Copacabana Beach, Christ the Redeemer and Sugar Loaf Mountain are just some of the attractions tourists will flock to from sunrise to sunset.

Mark Maestrone, a Olympic pin trader, who has attended the games since Los Angeles in 1984, is excited to embrace the first Olympic games in South America.

“The energy is so good … people from all over the world,” Maestrone said. “You meet people, everybody is friendly.

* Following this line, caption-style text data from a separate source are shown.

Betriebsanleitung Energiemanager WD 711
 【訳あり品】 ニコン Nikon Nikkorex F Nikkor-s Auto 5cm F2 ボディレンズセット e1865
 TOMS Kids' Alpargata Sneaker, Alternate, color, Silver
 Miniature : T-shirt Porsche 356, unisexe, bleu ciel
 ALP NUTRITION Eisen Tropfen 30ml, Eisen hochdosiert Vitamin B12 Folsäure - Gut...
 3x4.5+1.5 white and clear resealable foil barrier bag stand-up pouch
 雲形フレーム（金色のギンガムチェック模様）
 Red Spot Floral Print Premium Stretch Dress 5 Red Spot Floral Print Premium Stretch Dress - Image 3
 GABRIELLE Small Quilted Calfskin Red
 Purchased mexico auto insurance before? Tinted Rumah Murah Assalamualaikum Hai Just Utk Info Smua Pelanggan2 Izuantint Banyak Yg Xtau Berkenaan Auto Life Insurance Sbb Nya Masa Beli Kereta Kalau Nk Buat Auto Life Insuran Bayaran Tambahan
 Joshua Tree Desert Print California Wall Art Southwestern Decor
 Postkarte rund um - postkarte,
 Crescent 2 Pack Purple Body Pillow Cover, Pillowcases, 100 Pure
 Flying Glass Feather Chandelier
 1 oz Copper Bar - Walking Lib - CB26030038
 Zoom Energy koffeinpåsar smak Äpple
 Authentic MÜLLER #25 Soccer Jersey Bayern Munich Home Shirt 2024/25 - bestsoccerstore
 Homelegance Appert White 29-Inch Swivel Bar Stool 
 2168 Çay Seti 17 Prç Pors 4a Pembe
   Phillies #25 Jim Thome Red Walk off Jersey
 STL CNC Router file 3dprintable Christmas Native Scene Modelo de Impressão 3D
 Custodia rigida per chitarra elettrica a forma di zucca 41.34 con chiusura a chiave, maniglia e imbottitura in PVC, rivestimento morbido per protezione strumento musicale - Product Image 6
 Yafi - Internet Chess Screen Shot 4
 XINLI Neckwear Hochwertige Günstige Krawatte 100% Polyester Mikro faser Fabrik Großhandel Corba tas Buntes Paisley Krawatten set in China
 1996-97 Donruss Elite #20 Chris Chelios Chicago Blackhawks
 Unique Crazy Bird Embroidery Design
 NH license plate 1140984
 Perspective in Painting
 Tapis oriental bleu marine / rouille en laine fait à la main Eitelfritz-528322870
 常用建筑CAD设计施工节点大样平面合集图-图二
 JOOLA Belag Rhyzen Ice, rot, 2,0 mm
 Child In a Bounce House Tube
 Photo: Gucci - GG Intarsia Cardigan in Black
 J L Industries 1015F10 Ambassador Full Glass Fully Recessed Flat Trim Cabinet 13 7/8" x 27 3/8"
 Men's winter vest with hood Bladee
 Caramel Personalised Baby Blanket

The sights here at Christ the Redeemer … we can see the whole city and we were just talking about all the different languages we’ve heard just here in the last hour.”

The 125-foot Christ the Redeemer statue has almost 2 million visitors annually, as the the climb to the top overlooks the neighborhoods of Rochina and Leblon.

Just 8.5 miles down the road there’s a natural wonder that stretches into the clouds — Sugar Loaf Mountain.

More than 200 ways exist to get to the top including multiple hikes and a cable car.

And it’s not only tourists visiting the spectacles.

Multiple athletes have taken rest days to embrace the culture that surrounds them in Rio de Janeiro.

Beach volleyball player, Lauren Fendrick, who qualified for her first Olympic games, will represent Team USA.

“You know I hear athletes talk about the Olympics being the most incredible sporting experience of their life and it sounds cliché when you hear it, but being here it’s become a reality for me and there’s so many special things that come about,” she said.